Mutually Assured Destruction worked because no one could plausibly imagine winning. Launching first guaranteed retaliation. Retaliation guaranteed devastation. The absence of a victor became the foundation of stability.

Artificial intelligence offers no comparable equilibrium.

Every participant still believes victory is possible.

Every laboratory believes it may build the breakthrough that changes the industry. Every nation believes it may secure a lasting strategic advantage. Every investor believes one company may emerge as the defining enterprise of the century. The incentives do not point toward restraint. They point toward acceleration.

Perhaps the AI equivalent of Mutually Assured Destruction is not mutually assured destruction at all.

Perhaps it is mutually assured irrelevance.

The nation that pauses while another advances may not disappear, but it may find itself living in a world whose economic and technological center of gravity has shifted elsewhere. The company that slows development while competitors continue may survive, but as an observer rather than a leader. For organizations and governments accustomed to competing for influence, that prospect may feel almost impossible to accept.

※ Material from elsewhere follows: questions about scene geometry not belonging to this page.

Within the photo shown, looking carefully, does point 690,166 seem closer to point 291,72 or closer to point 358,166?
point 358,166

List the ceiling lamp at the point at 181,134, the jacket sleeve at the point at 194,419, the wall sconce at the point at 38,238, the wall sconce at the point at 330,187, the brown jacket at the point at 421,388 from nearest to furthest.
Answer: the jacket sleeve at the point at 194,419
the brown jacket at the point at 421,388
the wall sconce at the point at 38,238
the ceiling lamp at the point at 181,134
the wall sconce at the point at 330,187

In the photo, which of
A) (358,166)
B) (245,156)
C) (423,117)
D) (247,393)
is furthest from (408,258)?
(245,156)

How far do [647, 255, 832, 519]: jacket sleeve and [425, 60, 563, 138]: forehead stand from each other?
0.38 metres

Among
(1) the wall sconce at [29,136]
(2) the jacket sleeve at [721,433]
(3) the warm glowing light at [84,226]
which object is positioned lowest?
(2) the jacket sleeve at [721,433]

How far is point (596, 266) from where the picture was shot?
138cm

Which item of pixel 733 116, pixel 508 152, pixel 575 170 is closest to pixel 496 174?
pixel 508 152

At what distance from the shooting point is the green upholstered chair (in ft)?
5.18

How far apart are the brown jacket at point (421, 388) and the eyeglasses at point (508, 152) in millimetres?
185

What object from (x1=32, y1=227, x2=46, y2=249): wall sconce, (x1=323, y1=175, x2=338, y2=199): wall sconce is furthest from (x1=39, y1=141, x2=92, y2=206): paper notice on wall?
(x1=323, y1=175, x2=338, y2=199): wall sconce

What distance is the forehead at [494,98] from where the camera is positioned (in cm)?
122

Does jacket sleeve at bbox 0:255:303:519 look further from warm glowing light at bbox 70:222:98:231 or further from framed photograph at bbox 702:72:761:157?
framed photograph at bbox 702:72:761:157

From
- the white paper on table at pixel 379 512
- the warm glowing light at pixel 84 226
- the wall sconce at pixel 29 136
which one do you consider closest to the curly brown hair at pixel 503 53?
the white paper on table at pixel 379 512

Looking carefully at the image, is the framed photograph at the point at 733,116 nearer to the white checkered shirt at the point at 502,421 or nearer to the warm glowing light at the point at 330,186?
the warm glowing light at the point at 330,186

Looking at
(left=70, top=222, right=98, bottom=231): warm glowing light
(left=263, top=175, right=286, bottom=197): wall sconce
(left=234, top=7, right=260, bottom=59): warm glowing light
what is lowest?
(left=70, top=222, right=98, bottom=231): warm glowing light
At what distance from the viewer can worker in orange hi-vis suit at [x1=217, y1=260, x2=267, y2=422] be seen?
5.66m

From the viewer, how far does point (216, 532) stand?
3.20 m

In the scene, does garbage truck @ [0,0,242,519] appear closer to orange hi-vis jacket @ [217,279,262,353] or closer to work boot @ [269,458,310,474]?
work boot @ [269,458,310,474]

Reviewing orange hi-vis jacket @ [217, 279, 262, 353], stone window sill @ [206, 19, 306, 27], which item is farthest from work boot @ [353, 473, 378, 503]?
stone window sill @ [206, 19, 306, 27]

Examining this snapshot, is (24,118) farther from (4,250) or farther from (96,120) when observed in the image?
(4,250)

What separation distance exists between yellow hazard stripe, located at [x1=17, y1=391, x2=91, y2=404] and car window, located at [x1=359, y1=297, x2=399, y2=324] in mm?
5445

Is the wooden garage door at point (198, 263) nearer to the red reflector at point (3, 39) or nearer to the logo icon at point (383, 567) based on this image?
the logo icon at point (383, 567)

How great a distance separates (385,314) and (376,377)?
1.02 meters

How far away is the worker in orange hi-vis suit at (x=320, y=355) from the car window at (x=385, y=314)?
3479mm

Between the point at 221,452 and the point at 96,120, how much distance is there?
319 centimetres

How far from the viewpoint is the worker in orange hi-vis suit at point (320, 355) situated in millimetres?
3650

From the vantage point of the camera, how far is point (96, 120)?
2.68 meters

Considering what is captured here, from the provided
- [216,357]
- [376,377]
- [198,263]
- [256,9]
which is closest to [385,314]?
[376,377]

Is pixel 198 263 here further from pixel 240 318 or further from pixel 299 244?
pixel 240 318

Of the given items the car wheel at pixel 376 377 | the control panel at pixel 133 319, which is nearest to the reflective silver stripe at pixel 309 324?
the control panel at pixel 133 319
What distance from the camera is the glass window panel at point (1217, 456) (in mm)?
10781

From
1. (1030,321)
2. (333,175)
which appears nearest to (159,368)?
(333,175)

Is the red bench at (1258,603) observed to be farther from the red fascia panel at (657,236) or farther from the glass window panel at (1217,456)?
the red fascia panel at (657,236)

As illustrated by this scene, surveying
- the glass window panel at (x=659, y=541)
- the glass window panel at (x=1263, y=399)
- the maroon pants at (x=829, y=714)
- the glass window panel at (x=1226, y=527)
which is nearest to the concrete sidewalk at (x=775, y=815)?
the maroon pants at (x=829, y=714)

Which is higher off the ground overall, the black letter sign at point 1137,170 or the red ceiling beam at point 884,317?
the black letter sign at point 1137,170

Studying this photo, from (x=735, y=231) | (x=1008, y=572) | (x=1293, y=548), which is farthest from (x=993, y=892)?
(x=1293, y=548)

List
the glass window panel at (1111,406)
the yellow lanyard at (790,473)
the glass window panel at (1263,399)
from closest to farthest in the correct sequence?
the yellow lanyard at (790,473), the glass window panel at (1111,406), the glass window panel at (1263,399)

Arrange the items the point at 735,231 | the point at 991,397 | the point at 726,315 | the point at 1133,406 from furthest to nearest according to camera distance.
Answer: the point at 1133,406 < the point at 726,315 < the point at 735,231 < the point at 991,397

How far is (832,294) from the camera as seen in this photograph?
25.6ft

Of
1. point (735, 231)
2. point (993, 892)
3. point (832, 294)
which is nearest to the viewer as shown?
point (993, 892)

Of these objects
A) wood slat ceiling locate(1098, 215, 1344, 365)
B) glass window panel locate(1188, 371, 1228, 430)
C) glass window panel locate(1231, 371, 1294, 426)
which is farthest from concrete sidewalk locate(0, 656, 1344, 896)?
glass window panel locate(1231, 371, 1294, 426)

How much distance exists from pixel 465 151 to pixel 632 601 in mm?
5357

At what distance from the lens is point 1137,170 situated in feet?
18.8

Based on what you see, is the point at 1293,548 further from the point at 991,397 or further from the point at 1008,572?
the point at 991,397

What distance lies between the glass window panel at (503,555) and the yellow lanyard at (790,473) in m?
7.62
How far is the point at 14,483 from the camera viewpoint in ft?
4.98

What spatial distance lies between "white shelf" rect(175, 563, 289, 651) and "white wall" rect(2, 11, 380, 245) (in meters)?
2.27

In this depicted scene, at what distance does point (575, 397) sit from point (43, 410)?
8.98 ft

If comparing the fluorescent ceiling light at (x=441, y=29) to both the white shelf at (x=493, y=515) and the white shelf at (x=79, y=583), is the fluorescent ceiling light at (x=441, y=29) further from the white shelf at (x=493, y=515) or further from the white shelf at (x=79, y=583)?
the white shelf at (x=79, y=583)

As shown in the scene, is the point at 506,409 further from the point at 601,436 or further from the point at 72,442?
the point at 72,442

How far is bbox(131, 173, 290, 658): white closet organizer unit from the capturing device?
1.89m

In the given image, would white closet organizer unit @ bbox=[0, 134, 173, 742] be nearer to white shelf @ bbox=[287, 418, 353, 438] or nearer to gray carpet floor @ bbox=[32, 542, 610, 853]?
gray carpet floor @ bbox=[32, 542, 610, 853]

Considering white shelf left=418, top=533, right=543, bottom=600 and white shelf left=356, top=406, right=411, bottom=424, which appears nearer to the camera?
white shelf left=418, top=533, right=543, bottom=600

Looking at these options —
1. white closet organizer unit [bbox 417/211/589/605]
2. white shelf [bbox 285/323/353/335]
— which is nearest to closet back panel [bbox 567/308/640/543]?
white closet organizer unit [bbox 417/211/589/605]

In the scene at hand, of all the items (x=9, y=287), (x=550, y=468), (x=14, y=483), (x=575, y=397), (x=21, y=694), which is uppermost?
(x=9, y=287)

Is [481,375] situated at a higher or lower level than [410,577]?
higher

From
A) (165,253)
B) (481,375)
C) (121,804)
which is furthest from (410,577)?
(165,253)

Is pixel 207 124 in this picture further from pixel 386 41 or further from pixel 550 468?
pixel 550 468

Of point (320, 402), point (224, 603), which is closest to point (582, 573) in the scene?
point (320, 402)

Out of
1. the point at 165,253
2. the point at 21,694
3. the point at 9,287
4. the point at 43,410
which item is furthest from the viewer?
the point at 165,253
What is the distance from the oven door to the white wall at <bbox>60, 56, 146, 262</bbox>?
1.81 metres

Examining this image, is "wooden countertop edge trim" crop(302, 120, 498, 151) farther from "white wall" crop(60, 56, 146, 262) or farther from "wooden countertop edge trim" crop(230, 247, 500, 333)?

Which returns us to Anthropic’s proposal.

The difficult question is not whether a pause would be desirable under certain circumstances. Most reasonable people would agree that if a technology appeared to be moving beyond our ability to understand or govern it, taking time to assess the situation would be prudent.

The difficult question is whether civilization possesses the political architecture required to make such a decision collectively.

History provides reasons for skepticism.

Markets reward first movers. Nations reward strategic advantage. Political leaders answer to domestic constituencies rather than global interests. International institutions move slowly by design, while technological competition rewards speed. We have built remarkably effective systems for encouraging innovation and competition. We have devoted far less effort to designing institutions capable of asking everyone to stop at the same time.

Perhaps none of this will matter. Perhaps recursive self-improvement will prove slower and more manageable than today’s forecasts suggest. Perhaps AI will deliver extraordinary advances in medicine, science, engineering, and education without forcing a fundamental reconsideration of how humanity governs technological progress.

I hope that proves to be the case.

But if it does not, the challenge before us may have less to do with artificial intelligence than with ourselves.

Over the past year, I have repeatedly written that AI is beginning to reshape assumptions about work, wealth, infrastructure, and even the social contract. The more I consider those changes, the more convinced I become that governance belongs on that list as well. We are creating a capability whose consequences will ignore borders while expecting institutions built around borders to manage it.

That mismatch may become the defining policy challenge of this century.

We often assume humanity’s greatest test will be whether we can build intelligence greater than our own.

I am beginning to wonder whether the real test is simpler but much more difficult.

Can eight billion people, nearly two hundred nations, and thousands of competing institutions agree to slow down when every instinct, every market signal, and every lesson of history tells them to keep accelerating?

If the answer is no, then perhaps the most dangerous capability artificial intelligence will ever possess is not recursive self-improvement.

It will be exposing that human civilization never developed a governance model capable of managing a technology this powerful.

And if that is true, the greatest challenge of the AI era will not be teaching machines how to think.

It will be teaching ourselves how to act together before competition makes the decision for us.